How do you continue the journey when it comes to diversity, equity, inclusion and belonging? A recent SIA webinar  included a deep, rapid-fire discussion of the barriers, framework and components to create and keep your DE&I program moving forward.
Topics discussed in the webinar event included a couple areas of diversity often overlooked in DE&I initiatives and steps companies can take to address them.
Neurodivergent candidates. Neurodivergence and neurodiversity are terms used to describe people who process information and behave in a way that differ from actual or perceived norms. Although many neurodivergent individuals may have exceptional talents and other stand-out attributes, they often remain overlooked and misunderstood along with being stereotyped, particularly when it comes to employment. This has led to high rates of unemployment or underemployment throughout this community. Examples of neurodiversity includes autism, dyslexia, ADHD and other neurological conditions.
Barriers to DE&I
What barriers keep well-intentioned companies from moving forward at the pace they would like?
- Lack of corporate mandates/strategy
- Lack of data
- Change management
- Limited ecosystem of partners
- Confusion on where to start
Candidates with disabilities. Individuals with disabilities have historically been overlooked and misrepresented in society, leading to isolation in some cases. The Americans with Disabilities Act of 1990, which prohibits discrimination against qualified individuals with disabilities in employment as well as other contexts, has advanced understanding of the nature of various disabilities and raised awareness to the fact that people with disabilities can achieve significant personal and professional goals, but more still needs to be done. For the purposes of the ADA, a disability is a physical or mental impairment that substantially limits one or more major life activities, a person who has a history or record of such an impairment, or a person who is perceived by others as having such an impairment. Examples of disabilities include visual impairment, hearing impairment, mobility/physical disability and hidden disabilities.
To ensure your program is including candidates from these communities, take some steps to actively screen them in, such as:
- Provide qualifiable requirements in your job descriptions
- Be understanding of reasons for employment gaps
- Appreciate and look for translatable skills
- Give weight to other skills that can be beneficial
Be aware of your company’s narrow or fixed versus flexible requirements and capitalize on the more flexible. Always be aware that any particular résumé may be nontraditional and remain open to possibilities; if you can, be creative when it comes to inclusion.
Drive success and make accommodations. The interview process can also be a barrier to some candidates. To ensure a fair experience, you can take some steps to even the playing field. For starters, arrange parking, pathways and access points in advance and be extra thoughtful about the first impressions and experiences a candidate may have. Also, build more time into the overall interview process. Finally, plan for accommodations in advance, such as translators or therapy animals.
Large panel interviews, which can be intimidating for anyone, were discussed during the webinar  as problematic for certain candidates. Consider reasonable accommodations for those with less interview experience and different levels of sensory perception, and slow down the process to appreciate the abilities that can drive great talent outcomes for your company.
You may also consider visual or audible alarms and review your website and electronic systems to ensure they meet accessibility guidelines.
The Bottom Line
According to a study released  by Accenture, organizations with advanced DE&I practices gain increased innovation, improved shareholder value, improved productivity and broader access to talent. In fact, sales at these companies grew almost 2.9 times faster than other companies over the past three years, while EBITDA grew 4.1 times faster.
Enterprise buyer organizations in the webinar audience, as well as the panelists, noted training and awareness as a critical component to success.
“There has to be a training to be conscious to hire people who do not look like you,” one attendee commented. “It also takes a commitment from the hiring manager, i.e., invest more time to train and take more ‘risk’ when hiring a neurodiverse candidate.”

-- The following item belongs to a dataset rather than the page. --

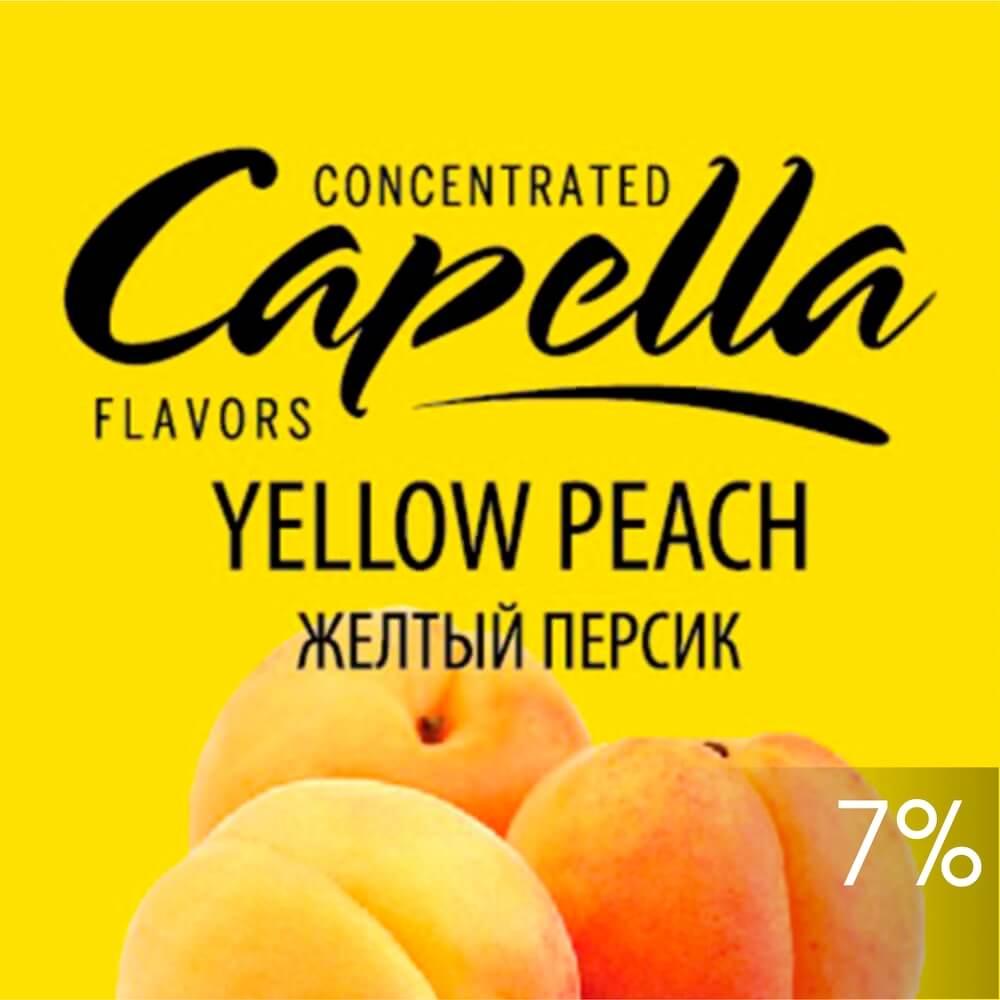 CAP Yellow Peach / Желтый персик 10мл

Another advised, “Make sure the door is open, give these candidates a chance to succeed. Work with your hiring managers to understand translatable skills and align to reasonable accommodations.”
Moving the Needle Forward
Use understanding, empathy and support to create action. Consider a strategy to integrate and accommodate your DE&I solutions within existing processes. Make a conscious effort to remove barriers, screen in and provide reasonable accommodations. This will drive an increase in engagement and retention and expand your culture of inclusion and belonging that will help you develop a more diverse workforce. Your company can help address untapped talent and unmet need in your local communities and ultimately implement a cost-effective, scalable and sustainable talent acquisition strategy. Gain the strengths of a diverse, equitable and inclusive workforce and create an atmosphere where everyone feels like they belong.
This creates a culture where people bring their authentic selves to work and the results are visible to all.